Depending on their portion of income from the S corporation, and their withholding, shareholders may need to make quarterly estimated tax payments to cover their tax liability.
S corporations generally must use a calendar year as their fiscal year unless they can establish a business purpose for a different fiscal year.
Also, in order to qualify for S corporation status, a corporation cannot have more than 100 shareholders.
The tax liabilities for a Limited Liability Company (LLC) can vary significantly based on several factors, including the number of members, the election of the tax status, and the jurisdiction in which the LLC operates. Here's a general overview:
By default, single-member LLCs are treated as "disregarded entities" for tax purposes. This means they are taxed similarly to sole proprietorships. The income and expenses of the LLC are reported on the owner's personal income tax return (IRS Form 1040), and profits are subject to self-employment taxes.
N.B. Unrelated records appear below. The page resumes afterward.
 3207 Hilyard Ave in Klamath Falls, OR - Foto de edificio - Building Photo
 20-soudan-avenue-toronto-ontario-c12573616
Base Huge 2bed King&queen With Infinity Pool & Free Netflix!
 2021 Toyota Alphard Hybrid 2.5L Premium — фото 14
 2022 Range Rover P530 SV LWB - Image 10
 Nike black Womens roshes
By default, multi-member LLCs are taxed as partnerships. The LLC itself does not pay income tax. Instead, profits and losses are passed through to the members, who report this income on their personal tax returns. Each member pays income tax on their share of the profits and each managing member will also pay self-employment tax on their share of the profits.
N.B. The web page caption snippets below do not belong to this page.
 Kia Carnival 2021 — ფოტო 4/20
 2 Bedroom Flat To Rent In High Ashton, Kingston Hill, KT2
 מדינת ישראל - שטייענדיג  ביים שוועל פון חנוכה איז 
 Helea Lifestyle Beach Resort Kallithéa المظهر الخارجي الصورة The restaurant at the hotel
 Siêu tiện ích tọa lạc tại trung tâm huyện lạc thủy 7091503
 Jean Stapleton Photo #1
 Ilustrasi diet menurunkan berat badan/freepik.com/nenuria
LLCs can elect to be taxed as an S corporation. In this case, the income is still passed through to the members, but it allows for some potential savings on self-employment taxes. Members who work in the business can be paid a reasonable salary, on which payroll taxes are paid. Remaining profits can be distributed and are not subject to self-employment taxes.
LLCs can also elect to be taxed as a C corporation. This means the LLC is taxed separately from its owners at corporate tax rates. Profits distributed as dividends to members are then taxed again on the members' personal tax returns, leading to double taxation. However, this option can offer benefits in terms of reinvesting profits back into the business and for certain tax planning strategies.
Tax Compliance and Complexity: Depending on the business’ circumstances, some types of entity structures can add complexity to the tax filing requirements.
Future Growth and Investment: Consider how the entity structure affects raising capital, attracting investors, and future business growth.
State-Level Implications: State tax laws vary, and the entity structure can have different implications at the state level than at the federal level.
Legal Liability and Formalities: Beyond taxes, consider the legal liability and the formalities required for maintaining the business structure.
Choosing the right business entity is a decision that can significantly impact your tax liability and overall business strategy.
If you are starting a business and wondering what entity structure is best or trying to determine if your current entity selection is right for your business, consult with a tax advisor or attorney to understand the full implications of each structure and tochoose the one that best aligns with your business goals and circumstances.